Extraction and Characterization of C. albicans β-Glucan

1,3-β-glucan were isolated from the above mentioned C. albicans as previous reported (CAG) with modification^{39 (link)}. Briefly, the cell wall was collected by centrifugation after 30 min ultrasonic fragmentation of C. albicans. After homogenization, extract with 1 M NaOH, then extract with 0.5 M acetic acid, and then wash with distilled water. Finally, the ether was used to dehydrate and dried at room temperature. The levels of CAG was measured with 1,3-β-DG ELISA kit according to manufacturer’s instructions. The structural characteristics of CAG were analysis by HPGPC, IR and NMR. IR data was obtained on a Nicolet IS5FTIR spectrophotometer using the KBr-disk method.
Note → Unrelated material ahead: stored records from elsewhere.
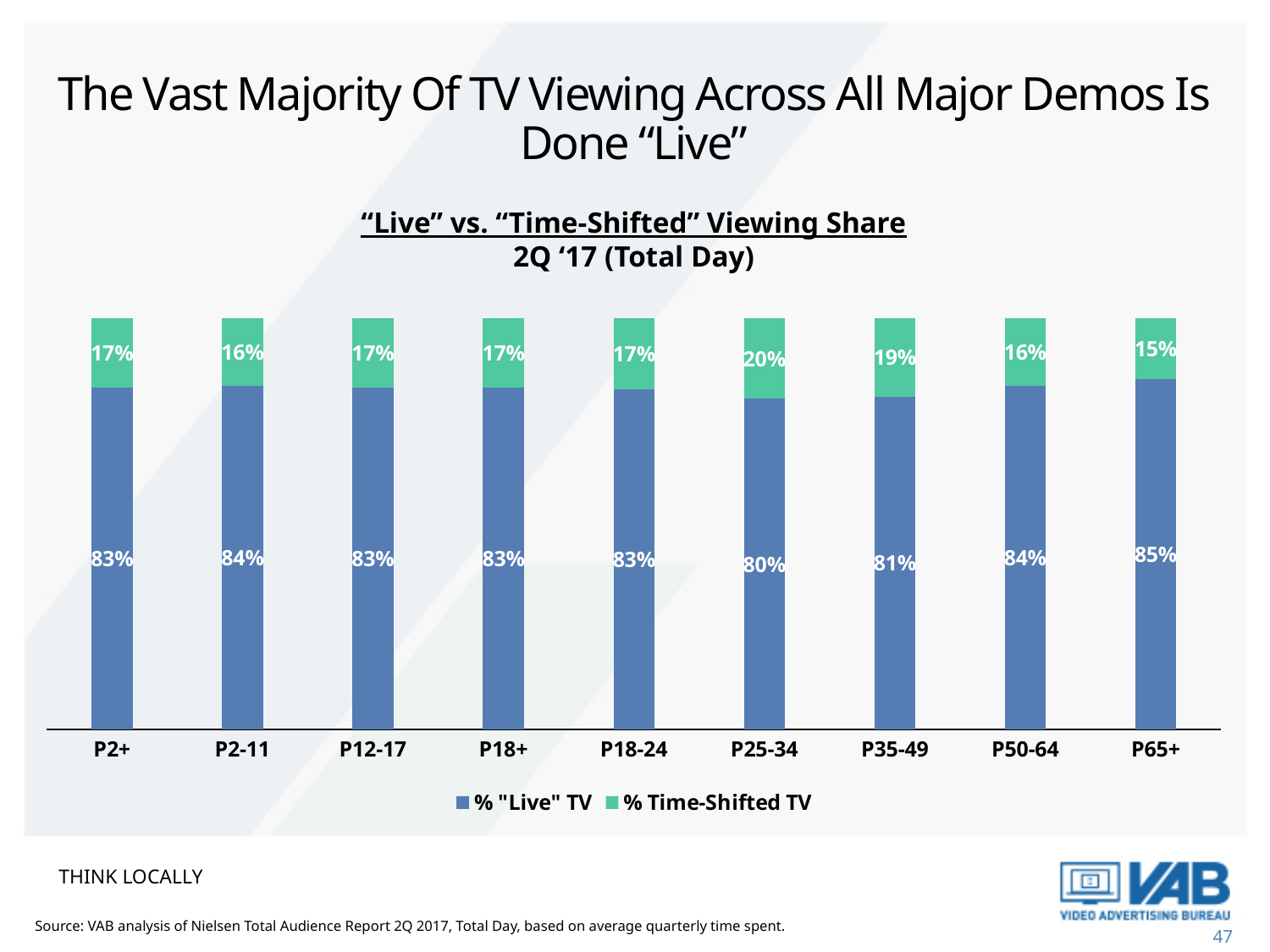
What is the % Time-Shifted TV value for P35-49? 19% What is the difference between the % "Live" TV values for P65+ and P25-34? 5% Which demo has the highest % "Live" TV value? P65+ Which demo has the lowest % "Live" TV value? P25-34 What kind of chart is shown on the slide? Stacked bar chart What is the % Time-Shifted TV value for P65+? 15% How many series does the legend list? 2 What is the total of the stacked bar for P18-24? 100% Which is larger, the % Time-Shifted TV value for P25-34 or for P50-64? P25-34 How many demo categories are shown on the x axis? 9 Which demo has the highest % Time-Shifted TV value? P25-34 What is the % "Live" TV value for P25-34? 80%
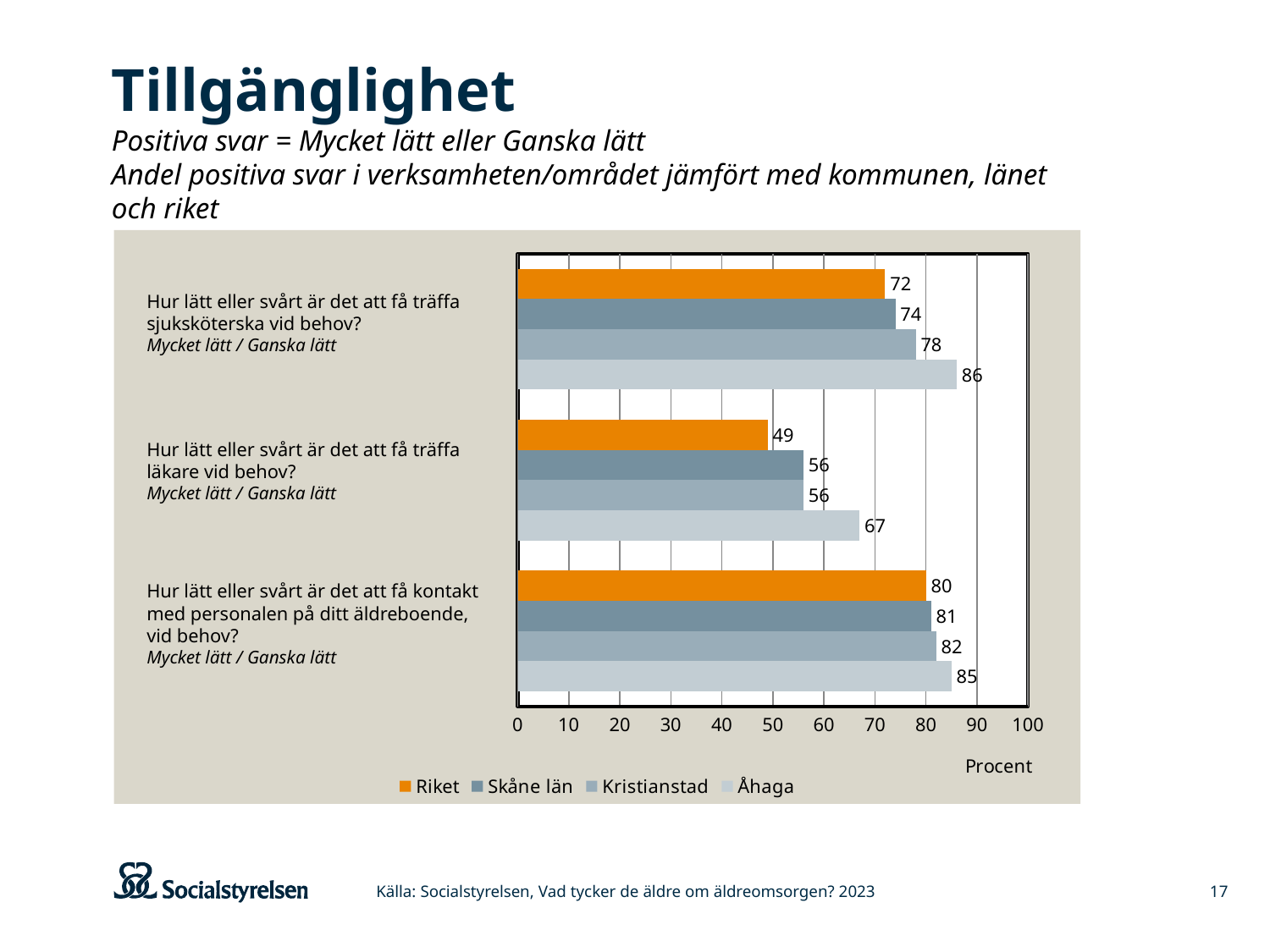
How many questions (categories) are shown on the chart? 3 What is the value for Riket on the question about meeting a doctor when needed (träffa läkare vid behov)? 49 Which series has the lowest value on the question about contacting staff at the care home? Riket What is the difference between Åhaga and Riket on the question about meeting a doctor when needed? 18 What kind of chart is shown on the slide? Bar chart What is the value for Skåne län on the question about meeting a nurse when needed? 74 Which series has the highest value on the question about meeting a doctor when needed? Åhaga What unit is shown on the horizontal axis of the chart? Procent What is the value for Åhaga on the question about meeting a nurse when needed (träffa sjuksköterska vid behov)? 86 What is the value for Kristianstad on the question about contacting staff at the care home (kontakt med personalen)? 82 Which is larger: Åhaga's value for meeting a nurse or Åhaga's value for contacting staff at the care home? Meeting a nurse (86) How many series does the legend list? 4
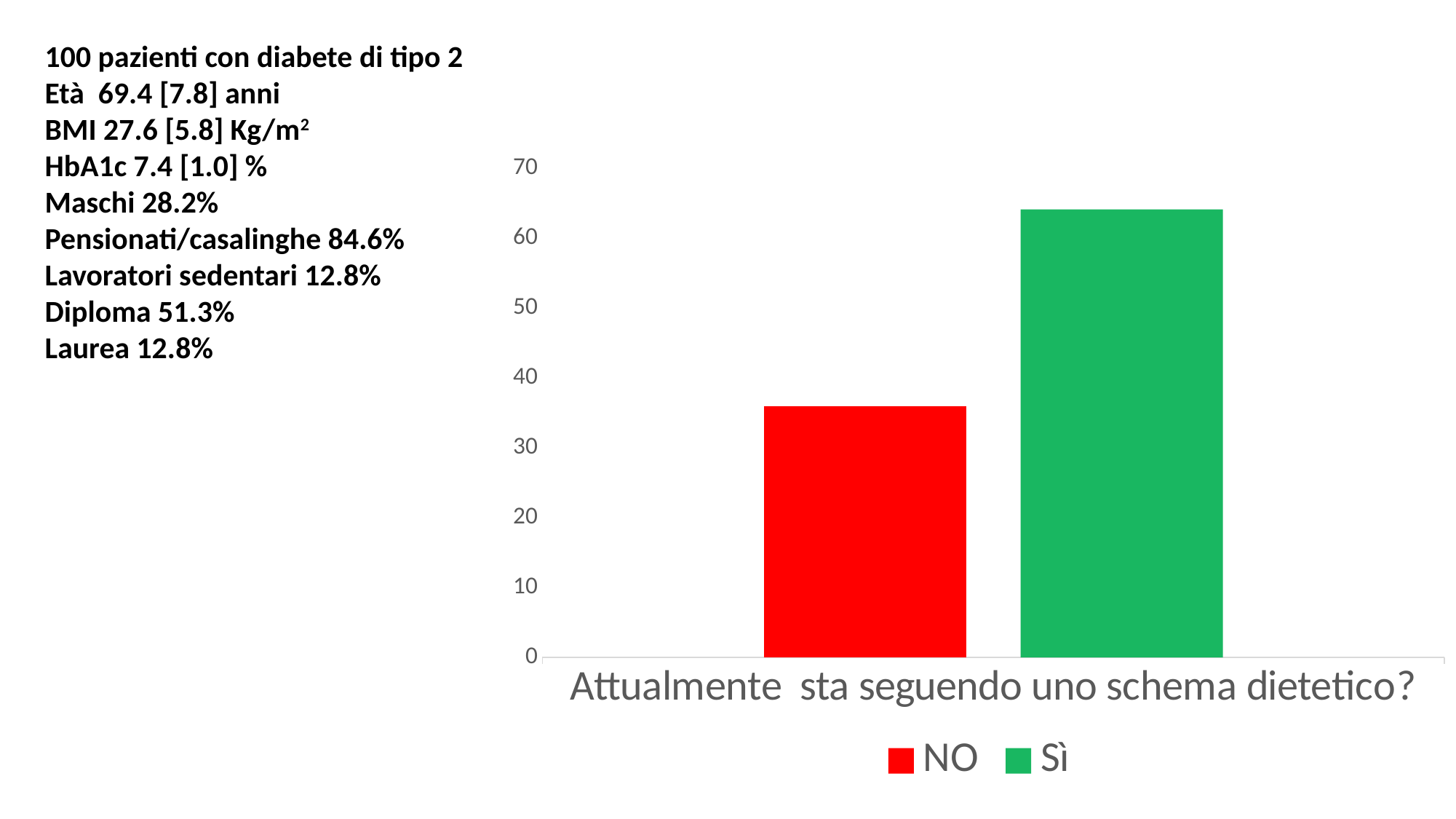
Is the value for NO greater or less than 40? less Which series has the taller bar, NO or Sì? Sì Which series has the shorter bar? NO What kind of chart is shown on the slide? bar chart Is the value for NO greater or less than 30? greater Is the value for Sì greater or less than 60? greater What question is written as the category label under the bars? Attualmente sta seguendo uno schema dietetico? What colour is the bar for the NO series? red How many bars are plotted in the chart? 2 How many series does the legend list? 2 Is the value for Sì larger than the value for NO? yes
NMR spectra were acquired with Bruker Avance-500 spectrometer and CAG was dissolved in DMSO-d₆. HPLC using pre-column derivatization with 1-phenyl-3-methyl-5-pyrazolone (PMP) was used to analyze mono-saccharides as previous described with minor revise^{22 (link)}. In brief, 5.0 mg of GAG sample was mixed with 4 mL of 2 M trifluoroacetic acid (TFA) and then stirred at 120 °C for 2 h. After removal of TFA under vacuum, the hydrolyzed products CAG were mixed with 0.5 M PMP. The obtained PMP derivatives were analyzed by HPLC on an Agilent 1200 HPLC system equipped with a C-18 column (4.6 × 250 mm, 5 μm, Agilent) and eluted with a mixture of 0.1 M phosphate buffered saline/acetonitrile (15/85) at a flow rate of 1.0 mL/min. The injection volume was 20 μL and the UV detector was set at 245 nm.